Answer: Let $f_{n}(x)=\frac{1}{n}\ln\left (1+\frac{x}{n} \right )$. Since $f_{n}(x)$ is differentiable with $f_{n}'(x)=\frac{1}{n(n+x)}$ for $x>-1$, so the termwise differentiated series is \begin{equation*} \left ( \sum_{n\geq 1} f_{n}(x) \right )'= \sum_{n\geq 1}f_{n}'(x)=\sum_{n\geq 1}\frac{1}{n(n+x)}. \end{equation*} Since, for example, $0\in (-1,\infty)$ and $\sum_{n\geq 1}f_{n}'(0)$ is convergent, then the series $\sum_{n\geq 1}f_{n}'(x)$ is uniformly convergent for all $x\in (-1,\infty)$.
c) Explain that $f$ is differentiable.
Answer: Isn't the problem b) enough to say that it is differentiable? Or, if $\epsilon>0$ is given, then I am unable to find a $\delta>0$ such that for all $x\in (-1,\infty)$ \begin{equation*} \left | \frac{f(x)-f(a)}{x-a}-f'(a) \right |<\epsilon\implies \left | x-a \right |<\delta. \end{equation*}
We have $$f(x)=\sum_{n\geq 1}\frac{1}{n}\ln(1+\frac{x}{n}),\qquad x>-1. \tag1$$
We may write, for any $x>-1$, as $n \to +\infty$, $$ \frac{1}{n}\ln\left ( 1+\frac{x}{n} \right )=\frac{1}{n}\left ( \frac{x}{n}+\mathcal{O}\left(\frac{x^2}{n^2}\right) \right )=\frac{x}{n^2}+\mathcal{O}\left(\frac{x^2}{n^3}\right) $$ and our series $(1)$ is pointwise convergent by comparison with $\displaystyle \sum_{n\geq 1}\frac{1}{n^2}$ and $\displaystyle \sum_{n\geq 1}\frac{1}{n^3}$.

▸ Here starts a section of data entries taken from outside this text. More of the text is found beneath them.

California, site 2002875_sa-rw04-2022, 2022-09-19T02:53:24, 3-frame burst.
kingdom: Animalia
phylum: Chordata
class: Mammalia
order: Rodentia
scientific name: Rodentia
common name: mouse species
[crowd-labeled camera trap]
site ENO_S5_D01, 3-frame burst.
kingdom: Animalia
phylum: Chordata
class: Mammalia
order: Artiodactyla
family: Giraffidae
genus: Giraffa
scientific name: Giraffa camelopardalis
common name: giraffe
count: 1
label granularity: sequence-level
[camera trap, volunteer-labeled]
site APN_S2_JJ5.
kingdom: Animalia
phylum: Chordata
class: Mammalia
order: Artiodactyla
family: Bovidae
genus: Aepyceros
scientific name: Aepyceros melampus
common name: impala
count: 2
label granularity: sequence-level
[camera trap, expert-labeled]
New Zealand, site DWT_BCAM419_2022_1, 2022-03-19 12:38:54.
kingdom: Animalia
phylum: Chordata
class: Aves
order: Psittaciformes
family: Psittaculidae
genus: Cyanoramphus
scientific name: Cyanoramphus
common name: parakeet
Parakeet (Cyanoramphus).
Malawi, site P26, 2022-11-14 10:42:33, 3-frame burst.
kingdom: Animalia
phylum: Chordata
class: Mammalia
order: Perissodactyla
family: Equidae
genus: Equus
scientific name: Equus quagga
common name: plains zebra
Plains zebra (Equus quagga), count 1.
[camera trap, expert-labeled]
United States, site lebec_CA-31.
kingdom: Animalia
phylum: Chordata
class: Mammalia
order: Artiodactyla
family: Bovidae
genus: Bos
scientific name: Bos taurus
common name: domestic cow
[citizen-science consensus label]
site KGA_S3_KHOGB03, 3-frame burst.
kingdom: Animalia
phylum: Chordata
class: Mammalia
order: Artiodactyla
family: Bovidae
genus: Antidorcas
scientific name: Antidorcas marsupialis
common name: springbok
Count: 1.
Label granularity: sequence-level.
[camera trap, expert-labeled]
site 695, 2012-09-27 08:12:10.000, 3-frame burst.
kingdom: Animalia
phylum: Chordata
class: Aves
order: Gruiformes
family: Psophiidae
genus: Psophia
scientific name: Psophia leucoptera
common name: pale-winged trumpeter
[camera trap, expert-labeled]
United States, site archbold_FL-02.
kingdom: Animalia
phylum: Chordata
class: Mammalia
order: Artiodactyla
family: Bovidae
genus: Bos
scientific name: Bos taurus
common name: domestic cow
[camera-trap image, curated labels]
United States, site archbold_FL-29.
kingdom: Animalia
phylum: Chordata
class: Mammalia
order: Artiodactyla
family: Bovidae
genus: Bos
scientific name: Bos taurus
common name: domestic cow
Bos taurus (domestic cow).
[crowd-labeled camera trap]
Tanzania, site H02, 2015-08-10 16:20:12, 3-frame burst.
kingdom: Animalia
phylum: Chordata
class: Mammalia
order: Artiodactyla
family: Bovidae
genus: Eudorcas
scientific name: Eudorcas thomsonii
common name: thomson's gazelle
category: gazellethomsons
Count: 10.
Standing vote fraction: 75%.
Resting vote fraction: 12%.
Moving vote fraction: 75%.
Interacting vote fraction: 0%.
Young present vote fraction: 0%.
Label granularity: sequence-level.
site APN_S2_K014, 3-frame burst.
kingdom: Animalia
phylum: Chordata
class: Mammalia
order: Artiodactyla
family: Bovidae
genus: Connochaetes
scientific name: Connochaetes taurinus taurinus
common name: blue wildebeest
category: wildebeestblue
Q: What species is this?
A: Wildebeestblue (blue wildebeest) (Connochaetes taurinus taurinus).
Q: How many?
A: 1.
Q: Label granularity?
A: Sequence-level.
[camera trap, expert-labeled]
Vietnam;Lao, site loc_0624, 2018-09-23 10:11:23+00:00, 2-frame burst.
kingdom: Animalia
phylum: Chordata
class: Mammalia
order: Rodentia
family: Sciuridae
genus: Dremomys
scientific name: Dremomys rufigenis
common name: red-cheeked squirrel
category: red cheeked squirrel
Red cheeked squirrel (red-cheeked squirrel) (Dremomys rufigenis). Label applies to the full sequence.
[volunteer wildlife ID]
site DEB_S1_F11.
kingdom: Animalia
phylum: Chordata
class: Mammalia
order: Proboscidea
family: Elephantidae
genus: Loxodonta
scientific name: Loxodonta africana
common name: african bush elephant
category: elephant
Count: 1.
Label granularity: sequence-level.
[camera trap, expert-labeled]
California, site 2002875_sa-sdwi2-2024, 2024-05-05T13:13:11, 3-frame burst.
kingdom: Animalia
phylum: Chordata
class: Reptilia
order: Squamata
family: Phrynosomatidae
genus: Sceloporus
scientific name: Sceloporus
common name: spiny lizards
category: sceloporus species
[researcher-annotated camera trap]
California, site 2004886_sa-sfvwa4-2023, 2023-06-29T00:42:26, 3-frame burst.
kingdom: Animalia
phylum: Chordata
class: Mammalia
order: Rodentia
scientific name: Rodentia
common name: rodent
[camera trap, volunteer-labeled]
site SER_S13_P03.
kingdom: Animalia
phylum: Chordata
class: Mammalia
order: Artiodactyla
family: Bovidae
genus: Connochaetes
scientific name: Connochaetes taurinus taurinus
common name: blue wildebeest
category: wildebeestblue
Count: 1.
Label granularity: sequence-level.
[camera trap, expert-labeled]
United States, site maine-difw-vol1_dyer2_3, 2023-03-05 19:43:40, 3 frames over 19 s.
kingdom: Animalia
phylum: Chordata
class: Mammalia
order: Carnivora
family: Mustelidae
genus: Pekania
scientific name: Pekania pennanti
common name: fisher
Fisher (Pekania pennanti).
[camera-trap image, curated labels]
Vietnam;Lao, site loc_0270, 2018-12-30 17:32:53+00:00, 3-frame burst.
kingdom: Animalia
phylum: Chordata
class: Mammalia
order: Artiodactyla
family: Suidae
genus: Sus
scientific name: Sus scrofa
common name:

We have $$ \sum_{n\geq 1}f_{n}'(x)=\sum_{n\geq 1}\dfrac{1}{n(n+x)},\qquad x>-1. \tag2 $$
For any $x \in [\alpha,+\infty),\, -1<\alpha<1$, we have $$ \left|\sum_{n\geq 1}\dfrac{1}{n(n+x)}\right| \leq \sum_{n\geq 1}\dfrac{1}{n(n-|\alpha|)} \tag3 $$ and the series $(2)$ is normally convergent thus uniformly convergent on $[\alpha,+\infty),\, -1<\alpha<1$.
You may check that all hypotheses of theorem 2 (a standard theorem allowing termwise differentiation of a series) are satisfied.